Competing Interests: The authors have declared that no competing interests exist.

Figures

Figure 1
Figure 1. Determination of CcO Activity Levels.
Panel A shows the representative time course curves of CcO activity (top) and CS activity (bottom). CcO activity was determined by spectrophotometrically measuring the oxidation of cytochrome c, as indicated by the decrease of absorbance at 550 nm. CS activity was determined by measuring spectrophotometric thionitrobenzoic acid (TNB) production, as indicated by the increase of absorbance at 412 nm. For each tissue sample, activities were measured at least twice at protein concentrations that ensured the linearity of the reaction. CcO-specific and CS-specific activities were calculated using the slopes of the curves, and activities were expressed as nanomoles of cytochrome c oxidized per minute per milligram of protein. Red and black lines denote duplicate determinations of a representative tissue. Panel B shows representative CcO/CS ratios from normal brain (epilepsy patients, gray bars) and from primary glioma tissue samples (red bars). Bars represent the average of at least two independent determinations ± SEM.
Figure 2
Figure 2. Kaplan–Meier Estimates of Overall Survival and Progression Free Survival.
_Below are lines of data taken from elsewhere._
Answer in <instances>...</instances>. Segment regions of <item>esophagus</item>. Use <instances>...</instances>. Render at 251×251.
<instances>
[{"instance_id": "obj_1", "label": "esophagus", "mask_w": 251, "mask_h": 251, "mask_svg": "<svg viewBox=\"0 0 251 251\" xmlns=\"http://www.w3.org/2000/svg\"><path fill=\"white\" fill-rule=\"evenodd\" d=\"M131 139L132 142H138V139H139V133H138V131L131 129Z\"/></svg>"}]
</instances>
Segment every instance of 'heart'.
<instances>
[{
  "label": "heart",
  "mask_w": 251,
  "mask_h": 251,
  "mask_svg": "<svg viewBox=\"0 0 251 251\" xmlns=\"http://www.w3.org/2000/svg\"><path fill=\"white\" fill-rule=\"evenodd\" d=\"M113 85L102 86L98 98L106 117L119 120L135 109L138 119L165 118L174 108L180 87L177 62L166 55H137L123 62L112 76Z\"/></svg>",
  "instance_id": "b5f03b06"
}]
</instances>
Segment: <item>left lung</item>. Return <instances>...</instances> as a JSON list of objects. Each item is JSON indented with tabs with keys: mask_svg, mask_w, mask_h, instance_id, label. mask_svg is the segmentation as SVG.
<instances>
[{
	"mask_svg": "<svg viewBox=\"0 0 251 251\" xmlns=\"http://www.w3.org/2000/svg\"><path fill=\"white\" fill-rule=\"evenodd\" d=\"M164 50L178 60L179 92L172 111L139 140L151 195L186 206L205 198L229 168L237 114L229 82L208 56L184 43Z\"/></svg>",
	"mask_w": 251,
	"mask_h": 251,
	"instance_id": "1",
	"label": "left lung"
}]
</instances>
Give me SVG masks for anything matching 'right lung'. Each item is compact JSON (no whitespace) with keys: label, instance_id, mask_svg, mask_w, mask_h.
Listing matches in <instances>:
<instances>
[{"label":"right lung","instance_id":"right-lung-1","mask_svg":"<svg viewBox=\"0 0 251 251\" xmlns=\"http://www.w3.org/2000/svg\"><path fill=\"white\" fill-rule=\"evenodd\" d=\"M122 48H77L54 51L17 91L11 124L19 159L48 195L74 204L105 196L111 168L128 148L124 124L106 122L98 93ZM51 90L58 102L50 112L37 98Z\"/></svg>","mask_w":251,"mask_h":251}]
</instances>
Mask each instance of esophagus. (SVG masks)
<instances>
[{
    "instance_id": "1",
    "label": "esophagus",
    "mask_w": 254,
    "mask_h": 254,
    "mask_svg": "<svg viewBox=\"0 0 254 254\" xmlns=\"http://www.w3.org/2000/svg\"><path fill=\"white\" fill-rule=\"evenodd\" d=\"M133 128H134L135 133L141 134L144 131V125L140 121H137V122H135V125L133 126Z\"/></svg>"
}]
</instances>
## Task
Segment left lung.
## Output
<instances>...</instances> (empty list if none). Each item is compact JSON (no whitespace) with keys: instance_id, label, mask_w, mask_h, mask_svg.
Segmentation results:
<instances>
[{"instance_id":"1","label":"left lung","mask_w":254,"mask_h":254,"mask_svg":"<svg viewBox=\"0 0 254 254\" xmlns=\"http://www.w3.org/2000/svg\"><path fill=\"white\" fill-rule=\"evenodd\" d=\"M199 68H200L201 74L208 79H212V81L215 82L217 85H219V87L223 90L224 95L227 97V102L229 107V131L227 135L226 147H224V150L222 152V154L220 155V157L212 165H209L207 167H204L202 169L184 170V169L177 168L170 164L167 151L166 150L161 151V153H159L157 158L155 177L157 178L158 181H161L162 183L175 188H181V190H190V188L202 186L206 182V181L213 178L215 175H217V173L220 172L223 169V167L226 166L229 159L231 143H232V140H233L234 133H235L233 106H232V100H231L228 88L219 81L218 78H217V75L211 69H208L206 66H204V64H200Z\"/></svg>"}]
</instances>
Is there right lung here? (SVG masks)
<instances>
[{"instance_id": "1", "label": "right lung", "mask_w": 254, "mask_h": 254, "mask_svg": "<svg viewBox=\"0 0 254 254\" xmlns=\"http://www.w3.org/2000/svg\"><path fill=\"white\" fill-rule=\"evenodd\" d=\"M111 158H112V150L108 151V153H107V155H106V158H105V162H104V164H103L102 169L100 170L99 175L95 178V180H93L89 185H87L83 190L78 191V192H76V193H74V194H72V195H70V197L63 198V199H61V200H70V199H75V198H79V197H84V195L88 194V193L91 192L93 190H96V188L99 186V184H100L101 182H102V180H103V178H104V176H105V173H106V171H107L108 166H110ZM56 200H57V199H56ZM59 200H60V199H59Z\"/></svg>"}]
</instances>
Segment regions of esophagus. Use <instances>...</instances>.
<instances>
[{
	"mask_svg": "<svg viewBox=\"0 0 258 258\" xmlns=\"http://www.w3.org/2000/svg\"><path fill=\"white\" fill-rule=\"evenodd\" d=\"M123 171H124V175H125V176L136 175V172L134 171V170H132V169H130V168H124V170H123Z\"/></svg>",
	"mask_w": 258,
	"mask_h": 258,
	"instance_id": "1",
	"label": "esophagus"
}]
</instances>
Panel A shows the probability of overall survival and Panel B shows the probability of progression-free survival for the 58 patients with grade IV primary glioblastoma in the training set. Panel C shows the difference in the probability of overall survival for patients with high and low tumor CcO activity (P<0.0001 by the log-rank test; hazard ratio for death in patients with high tumor CcO activity, 10.75; 95% CI, 3.79 to 30.51). Panel D shows the difference in the probability of progression-free survival for patients with high and low tumor CcO activity (P = 0.0087 by the log-rank test; hazard ratio for death in patients with high tumor CcO activity, 3.57; 95% CI, 1.38 to 9.22). Black circles denote censored points, and the numbers between brackets indicate the median survival for each group. CcO denotes cytochrome c oxidase.
Figure 3
Figure 3. Kaplan–Meier Estimates of Overall Survival and Progression Free Survival in an Independent Validation Set.
A total of 27 primary glioma tissue samples from the University of Geneva, Switzerland, were analyzed in the validation set. Panel A shows the probability of overall survival and Panel B shows the probability of progression-free survival for these patients. Panel C shows the difference in the probability of overall survival for patients with high and low tumor CcO activity (a P<0.0001 by the log-rank test; hazard ratio for death in patients with high tumor CcO activity, 17; 95% CI, 16.69 to 18.07). Panel D shows the difference in the probability of progression-free survival for patients with high and low tumor CcO activity (hazard ratio for death in patients with high CcO activity, 5.31; 95% CI, 1.2 to 23.58). Black circles denote censored points, and the numbers between brackets indicate the median survival for each group. CcO denotes cytochrome c oxidase.
Figure 4
Figure 4. Multivariate Analysis of Survival for the Cohorts with High and Low CcO Activity.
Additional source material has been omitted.